-- Text provided follows --

# PySpark - drop and dropDuplicates()
## PySpark Distinct to Drop Duplicate Rows
PySpark distinct() function is used to drop/remove the duplicate rows (all columns) from DataFrame and dropDuplicates() is used to drop rows based on selected (one or multiple) columns. 

In [1]:
import findspark
findspark.init()
from pyspark.sql import SparkSession
spark = SparkSession.builder.appName("SparkByExamples.com").getOrCreate()

In [2]:
# Prepare Data
data = [("James", "Sales", 3000), \
    ("Michael", "Sales", 4600), \
    ("Robert", "Sales", 4100), \
    ("Maria", "Finance", 3000), \
    ("James", "Sales", 3000), \
    ("Scott", "Finance", 3300), \
    ("Jen", "Finance", 3900), \
    ("Jeff", "Marketing", 3000), \
    ("Kumar", "Marketing", 2000), \
    ("Saif", "Sales", 4100) \
  ]

# Create DataFrame
columns= ["employee_name", "department", "salary"]
df = spark.createDataFrame(data = data, schema = columns)

-- Text provided concluded --

* [Using the information]
[A] Do these statements agree with the PySpark notebook above? Answer yes or no for each and quote the words from the notebook that decide it.
(i) dropDuplicates() can drop rows based on one or more selected columns.
(ii) Saif is listed in the Finance department.
(iii) The DataFrame is created with three column names.
[B] Can you take the PySpark notebook further, starting after its last line?

-- Dataset records follows --

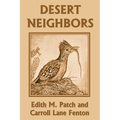 Desert Neighbors (Yesterday's Classics) - Paperback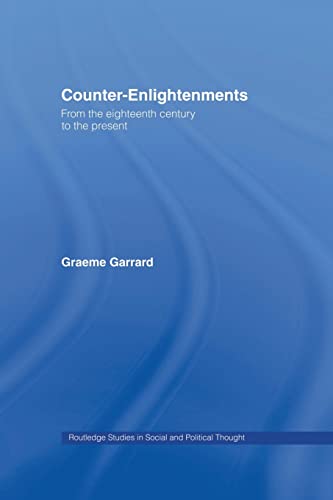 Imagen de archivo de Counter-Enlightenments (Routledge Studies in Social and Political Thought) a la venta por Chiron Media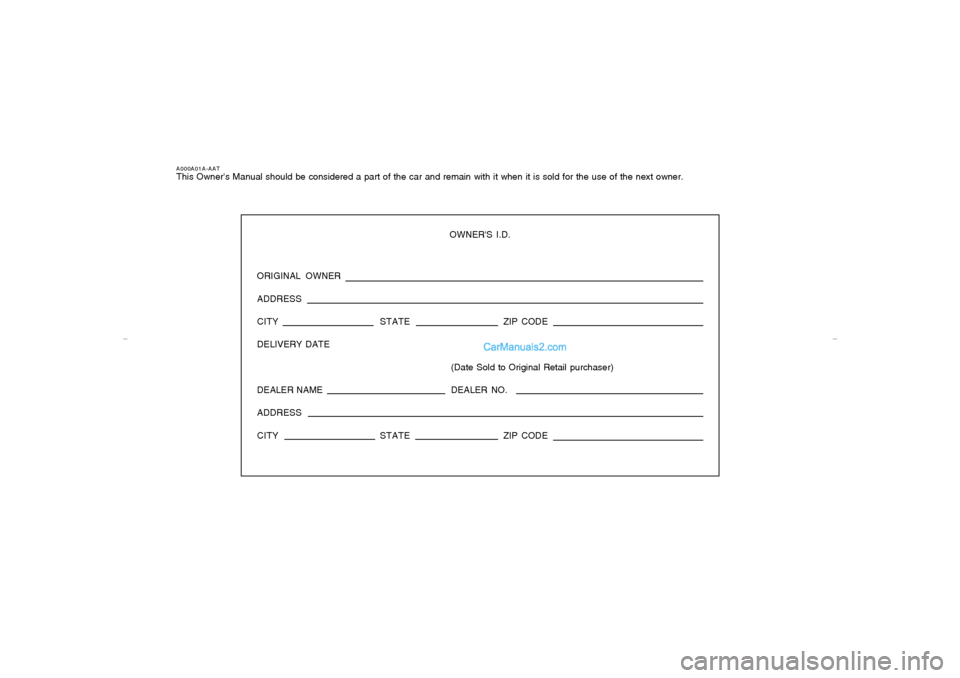 Hyundai Tiburon 2006  Owners Manual A000A01A-AATThis Owners Manual should be considered a part of the car and remain with it when it is sold for the use of the next owner.
OWNERS I.D.
ORIGINAL OWNER
ADDRESS
CITY STATEZIP CODE
DELIVERY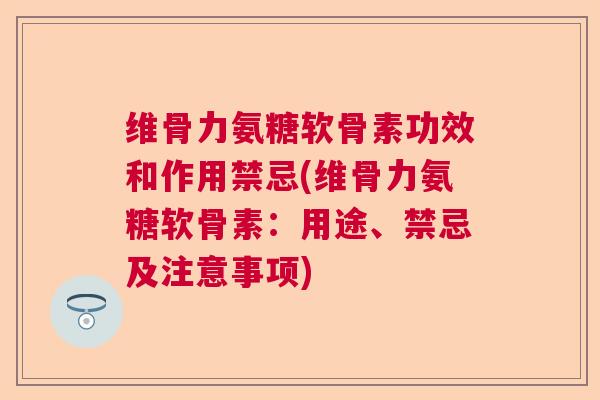 维骨力氨糖软骨素功效和作用禁忌(维骨力氨糖软骨素:用途、禁忌及注意事项)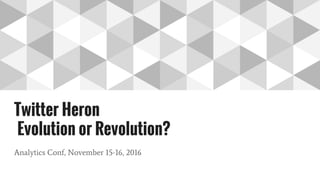 Twitter Heron
Evolution or Revolution?
Analytics Conf, November 15-16, 2016
 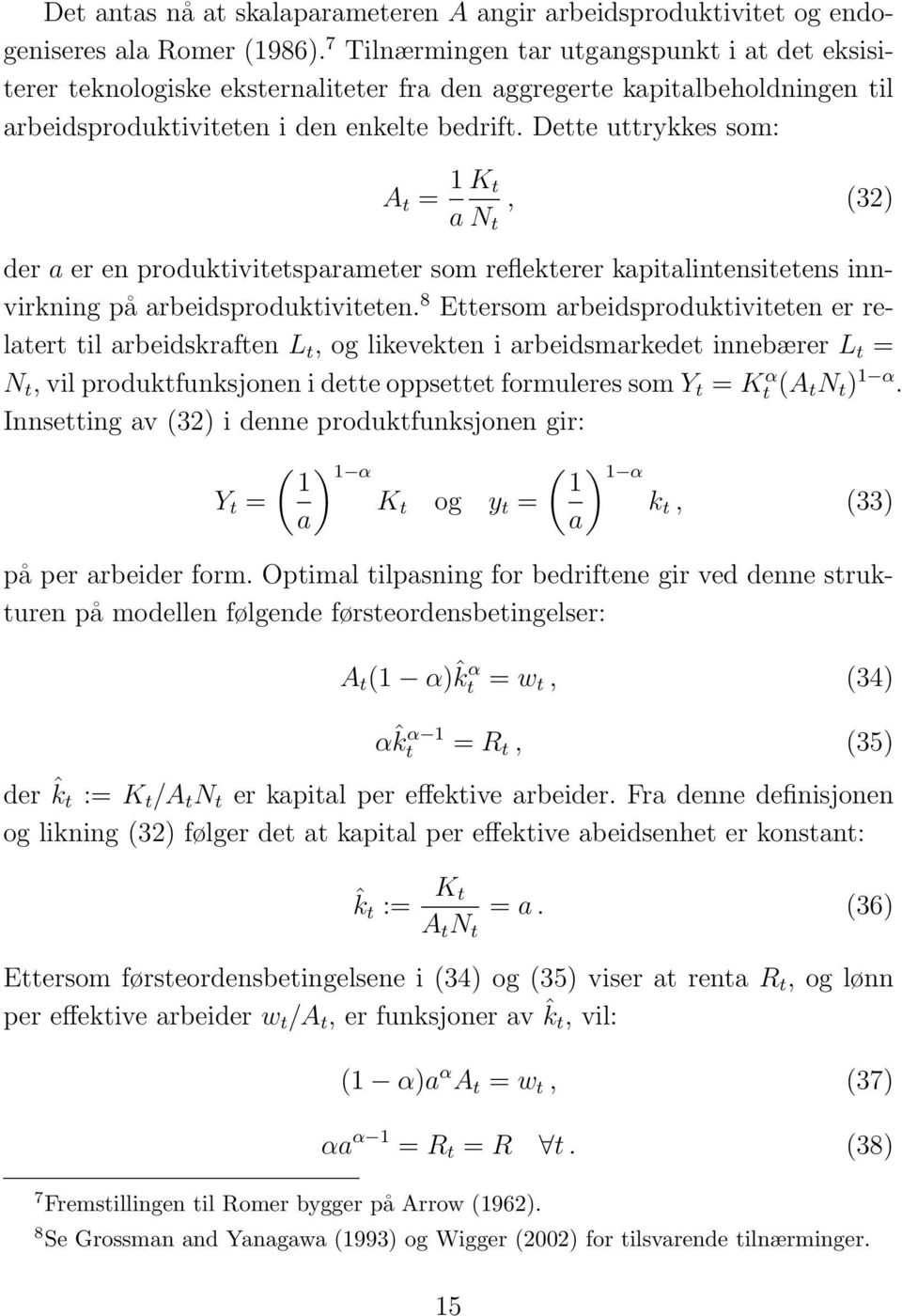 Dette uttrykkes som: A t = 1 K t, (32) a N t der a er en produktivitetsparameter som reflekterer kapitalintensitetens innvirkning på arbeidsproduktiviteten.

-- Dataset records concluded --

* [Responses to the tasks]
[A]
(i) Yes: "dropDuplicates() is used to drop rows based on selected (one or multiple) columns."
(ii) No: ("Saif", "Sales", 4100)
(iii) Yes: columns= ["employee_name", "department", "salary"]

[B]
df.printSchema()
df.show(truncate=False)

root
 |-- employee_name: string (nullable = true)
 |-- department: string (nullable = true)
 |-- salary: long (nullable = true)

+-------------+----------+------+
|employee_name|department|salary|
+-------------+----------+------+
|James        |Sales     |3000  |
|Michael      |Sales     |4600  |
|Robert       |Sales     |4100  |
|Maria        |Finance   |3000  |
|James        |Sales     |3000  |
|Scott        |Finance   |3300  |
|Jen          |Finance   |3900  |
|Jeff         |Marketing |3000  |
|Kumar        |Marketing |2000  |
|Saif         |Sales     |4100  |
+-------------+----------+------+



### Get Distinct Rows (By Comparing All Columns)
distinct() function on DataFrame returns a new DataFrame after removing the duplicate records.

In [3]:
distinctDF = df.distinct()
print("Distinct count: "+str(distinctDF.count()))
distinctDF.show(truncate=False)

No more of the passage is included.